• _Stored items_
*****
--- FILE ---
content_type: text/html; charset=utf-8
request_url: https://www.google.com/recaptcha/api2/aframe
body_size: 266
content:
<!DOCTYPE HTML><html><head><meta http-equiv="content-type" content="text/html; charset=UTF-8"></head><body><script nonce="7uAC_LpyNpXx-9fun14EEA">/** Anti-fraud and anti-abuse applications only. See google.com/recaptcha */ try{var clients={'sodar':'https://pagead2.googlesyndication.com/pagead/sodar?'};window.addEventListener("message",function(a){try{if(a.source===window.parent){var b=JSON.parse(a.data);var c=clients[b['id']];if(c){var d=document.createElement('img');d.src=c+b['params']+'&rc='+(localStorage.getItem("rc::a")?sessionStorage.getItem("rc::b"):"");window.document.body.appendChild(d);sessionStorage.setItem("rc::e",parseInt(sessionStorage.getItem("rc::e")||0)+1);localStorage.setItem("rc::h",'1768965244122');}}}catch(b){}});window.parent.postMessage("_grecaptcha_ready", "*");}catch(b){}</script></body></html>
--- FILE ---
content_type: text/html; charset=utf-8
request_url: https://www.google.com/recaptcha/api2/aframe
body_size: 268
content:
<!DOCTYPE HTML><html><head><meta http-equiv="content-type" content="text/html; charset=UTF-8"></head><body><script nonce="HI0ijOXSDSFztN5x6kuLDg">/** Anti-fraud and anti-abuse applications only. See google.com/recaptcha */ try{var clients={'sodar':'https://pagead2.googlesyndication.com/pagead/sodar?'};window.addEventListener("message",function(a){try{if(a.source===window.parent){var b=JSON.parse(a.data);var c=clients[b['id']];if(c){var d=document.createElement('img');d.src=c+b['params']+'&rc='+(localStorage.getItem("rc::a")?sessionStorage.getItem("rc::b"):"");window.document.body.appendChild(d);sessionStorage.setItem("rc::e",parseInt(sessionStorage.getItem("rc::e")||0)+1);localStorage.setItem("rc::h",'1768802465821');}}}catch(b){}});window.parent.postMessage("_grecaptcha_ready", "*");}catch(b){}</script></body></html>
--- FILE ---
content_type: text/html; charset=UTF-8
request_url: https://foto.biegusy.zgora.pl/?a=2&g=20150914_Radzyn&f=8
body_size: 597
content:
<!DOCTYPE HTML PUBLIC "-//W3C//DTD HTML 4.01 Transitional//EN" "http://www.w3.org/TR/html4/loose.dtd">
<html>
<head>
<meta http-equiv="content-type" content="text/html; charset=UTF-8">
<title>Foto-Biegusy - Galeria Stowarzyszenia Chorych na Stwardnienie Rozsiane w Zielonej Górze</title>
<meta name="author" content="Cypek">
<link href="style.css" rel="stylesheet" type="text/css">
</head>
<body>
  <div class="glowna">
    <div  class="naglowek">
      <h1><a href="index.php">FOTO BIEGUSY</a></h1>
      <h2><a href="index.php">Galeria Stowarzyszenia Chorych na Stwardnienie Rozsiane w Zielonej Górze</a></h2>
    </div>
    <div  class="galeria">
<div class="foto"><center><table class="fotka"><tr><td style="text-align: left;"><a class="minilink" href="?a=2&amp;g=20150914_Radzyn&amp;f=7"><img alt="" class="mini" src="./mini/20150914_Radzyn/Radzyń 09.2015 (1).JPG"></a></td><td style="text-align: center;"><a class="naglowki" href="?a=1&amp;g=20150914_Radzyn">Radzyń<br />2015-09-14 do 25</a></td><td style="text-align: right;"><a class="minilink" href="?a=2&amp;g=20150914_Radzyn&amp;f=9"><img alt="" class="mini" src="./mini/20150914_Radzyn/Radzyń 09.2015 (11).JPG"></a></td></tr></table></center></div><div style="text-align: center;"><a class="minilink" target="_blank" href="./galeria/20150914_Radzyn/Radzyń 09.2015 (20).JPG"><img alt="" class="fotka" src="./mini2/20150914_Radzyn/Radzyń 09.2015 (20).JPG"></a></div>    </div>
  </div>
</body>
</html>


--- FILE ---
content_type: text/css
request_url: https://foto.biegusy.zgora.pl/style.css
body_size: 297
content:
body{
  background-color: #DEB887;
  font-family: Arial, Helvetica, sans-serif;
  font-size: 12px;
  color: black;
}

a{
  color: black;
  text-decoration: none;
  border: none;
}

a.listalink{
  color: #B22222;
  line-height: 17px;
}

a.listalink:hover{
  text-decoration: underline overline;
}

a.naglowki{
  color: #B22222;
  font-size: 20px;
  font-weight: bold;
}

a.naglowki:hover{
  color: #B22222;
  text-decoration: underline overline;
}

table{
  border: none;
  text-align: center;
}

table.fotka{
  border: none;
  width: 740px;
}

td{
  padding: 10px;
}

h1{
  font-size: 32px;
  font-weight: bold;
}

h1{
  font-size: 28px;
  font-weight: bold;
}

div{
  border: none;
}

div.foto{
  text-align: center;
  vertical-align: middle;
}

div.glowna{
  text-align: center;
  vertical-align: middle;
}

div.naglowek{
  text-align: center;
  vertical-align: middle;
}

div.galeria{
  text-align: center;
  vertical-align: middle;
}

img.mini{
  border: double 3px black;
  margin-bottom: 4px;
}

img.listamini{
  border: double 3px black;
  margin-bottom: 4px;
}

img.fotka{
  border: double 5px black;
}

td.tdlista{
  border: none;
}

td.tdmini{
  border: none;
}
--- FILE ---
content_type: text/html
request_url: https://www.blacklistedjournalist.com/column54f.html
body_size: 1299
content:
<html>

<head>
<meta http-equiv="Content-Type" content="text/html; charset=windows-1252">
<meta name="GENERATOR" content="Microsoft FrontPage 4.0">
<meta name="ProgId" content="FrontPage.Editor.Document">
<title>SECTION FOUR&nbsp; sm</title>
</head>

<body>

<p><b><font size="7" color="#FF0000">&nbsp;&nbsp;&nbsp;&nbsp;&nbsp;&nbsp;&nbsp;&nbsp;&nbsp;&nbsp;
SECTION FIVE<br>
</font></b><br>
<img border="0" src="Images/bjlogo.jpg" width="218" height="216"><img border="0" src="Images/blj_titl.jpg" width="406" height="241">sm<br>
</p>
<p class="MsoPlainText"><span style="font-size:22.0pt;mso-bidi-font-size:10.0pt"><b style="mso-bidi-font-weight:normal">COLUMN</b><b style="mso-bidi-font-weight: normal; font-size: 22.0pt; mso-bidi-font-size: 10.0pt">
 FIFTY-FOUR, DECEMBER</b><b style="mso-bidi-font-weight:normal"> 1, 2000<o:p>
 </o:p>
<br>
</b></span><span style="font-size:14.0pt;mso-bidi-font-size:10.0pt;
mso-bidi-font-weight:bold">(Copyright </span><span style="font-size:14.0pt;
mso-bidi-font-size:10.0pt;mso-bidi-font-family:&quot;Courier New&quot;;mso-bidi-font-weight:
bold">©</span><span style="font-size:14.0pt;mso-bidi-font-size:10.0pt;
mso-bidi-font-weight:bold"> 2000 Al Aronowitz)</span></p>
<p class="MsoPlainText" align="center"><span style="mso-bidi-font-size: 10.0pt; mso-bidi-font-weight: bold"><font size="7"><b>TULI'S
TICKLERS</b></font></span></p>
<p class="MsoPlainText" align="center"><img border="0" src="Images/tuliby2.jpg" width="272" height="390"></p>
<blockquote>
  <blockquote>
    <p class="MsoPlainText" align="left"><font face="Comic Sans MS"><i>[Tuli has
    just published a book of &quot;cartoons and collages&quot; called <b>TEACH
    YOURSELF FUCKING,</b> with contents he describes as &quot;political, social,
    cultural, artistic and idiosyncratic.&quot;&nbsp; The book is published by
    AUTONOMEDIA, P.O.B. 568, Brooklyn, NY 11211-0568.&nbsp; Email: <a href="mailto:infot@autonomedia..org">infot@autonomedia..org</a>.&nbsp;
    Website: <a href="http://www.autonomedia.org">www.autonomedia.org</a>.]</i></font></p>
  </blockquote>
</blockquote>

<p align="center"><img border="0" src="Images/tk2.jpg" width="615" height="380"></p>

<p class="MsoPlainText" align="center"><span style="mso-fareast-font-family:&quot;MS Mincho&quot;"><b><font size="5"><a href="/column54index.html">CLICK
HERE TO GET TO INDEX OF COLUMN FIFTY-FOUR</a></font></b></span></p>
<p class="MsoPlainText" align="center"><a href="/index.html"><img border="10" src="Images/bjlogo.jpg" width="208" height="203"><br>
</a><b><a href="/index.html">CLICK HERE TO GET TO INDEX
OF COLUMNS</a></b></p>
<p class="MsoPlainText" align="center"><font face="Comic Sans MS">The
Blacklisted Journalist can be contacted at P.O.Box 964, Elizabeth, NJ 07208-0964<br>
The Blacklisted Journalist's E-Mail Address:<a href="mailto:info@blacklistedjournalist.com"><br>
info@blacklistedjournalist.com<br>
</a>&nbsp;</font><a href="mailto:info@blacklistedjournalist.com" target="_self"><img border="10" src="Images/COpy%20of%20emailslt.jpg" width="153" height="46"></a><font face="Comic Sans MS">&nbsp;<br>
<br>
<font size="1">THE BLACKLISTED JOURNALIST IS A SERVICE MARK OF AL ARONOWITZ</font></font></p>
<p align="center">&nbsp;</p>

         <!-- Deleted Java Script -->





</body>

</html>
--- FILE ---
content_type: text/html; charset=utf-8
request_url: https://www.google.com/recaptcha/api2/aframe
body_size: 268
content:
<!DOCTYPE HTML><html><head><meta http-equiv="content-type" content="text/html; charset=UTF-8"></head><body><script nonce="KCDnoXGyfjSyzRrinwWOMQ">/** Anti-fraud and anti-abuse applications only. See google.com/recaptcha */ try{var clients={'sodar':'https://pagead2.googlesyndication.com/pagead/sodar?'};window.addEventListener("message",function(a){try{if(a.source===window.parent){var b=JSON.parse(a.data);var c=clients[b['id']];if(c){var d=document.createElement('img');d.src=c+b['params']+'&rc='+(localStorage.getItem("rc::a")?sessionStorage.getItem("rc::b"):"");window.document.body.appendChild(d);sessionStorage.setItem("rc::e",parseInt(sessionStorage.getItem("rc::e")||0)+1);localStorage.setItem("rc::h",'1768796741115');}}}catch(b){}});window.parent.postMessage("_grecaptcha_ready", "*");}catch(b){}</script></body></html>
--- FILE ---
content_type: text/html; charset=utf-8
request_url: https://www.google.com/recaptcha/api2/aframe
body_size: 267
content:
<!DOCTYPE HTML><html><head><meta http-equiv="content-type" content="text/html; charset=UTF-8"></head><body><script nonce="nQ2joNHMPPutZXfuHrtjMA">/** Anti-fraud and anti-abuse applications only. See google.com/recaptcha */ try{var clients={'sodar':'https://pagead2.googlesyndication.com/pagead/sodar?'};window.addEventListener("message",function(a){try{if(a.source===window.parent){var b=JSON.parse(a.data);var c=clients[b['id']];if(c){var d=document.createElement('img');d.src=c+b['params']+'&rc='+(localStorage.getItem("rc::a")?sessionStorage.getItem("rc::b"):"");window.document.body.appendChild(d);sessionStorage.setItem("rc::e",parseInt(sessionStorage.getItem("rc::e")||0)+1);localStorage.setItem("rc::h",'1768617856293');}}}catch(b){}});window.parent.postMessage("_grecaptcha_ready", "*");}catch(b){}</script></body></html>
*****
• _Activity_
Using the records above, report each line with the string "weight".

• _Answer space_
  font-weight: bold;
  font-weight: bold;
  font-weight: bold;
<p class="MsoPlainText"><span style="font-size:22.0pt;mso-bidi-font-size:10.0pt"><b style="mso-bidi-font-weight:normal">COLUMN</b><b style="mso-bidi-font-weight: normal; font-size: 22.0pt; mso-bidi-font-size: 10.0pt">
 FIFTY-FOUR, DECEMBER</b><b style="mso-bidi-font-weight:normal"> 1, 2000<o:p>
mso-bidi-font-weight:bold">(Copyright </span><span style="font-size:14.0pt;
mso-bidi-font-size:10.0pt;mso-bidi-font-family:&quot;Courier New&quot;;mso-bidi-font-weight:
mso-bidi-font-weight:bold"> 2000 Al Aronowitz)</span></p>
<p class="MsoPlainText" align="center"><span style="mso-bidi-font-size: 10.0pt; mso-bidi-font-weight: bold"><font size="7"><b>TULI'S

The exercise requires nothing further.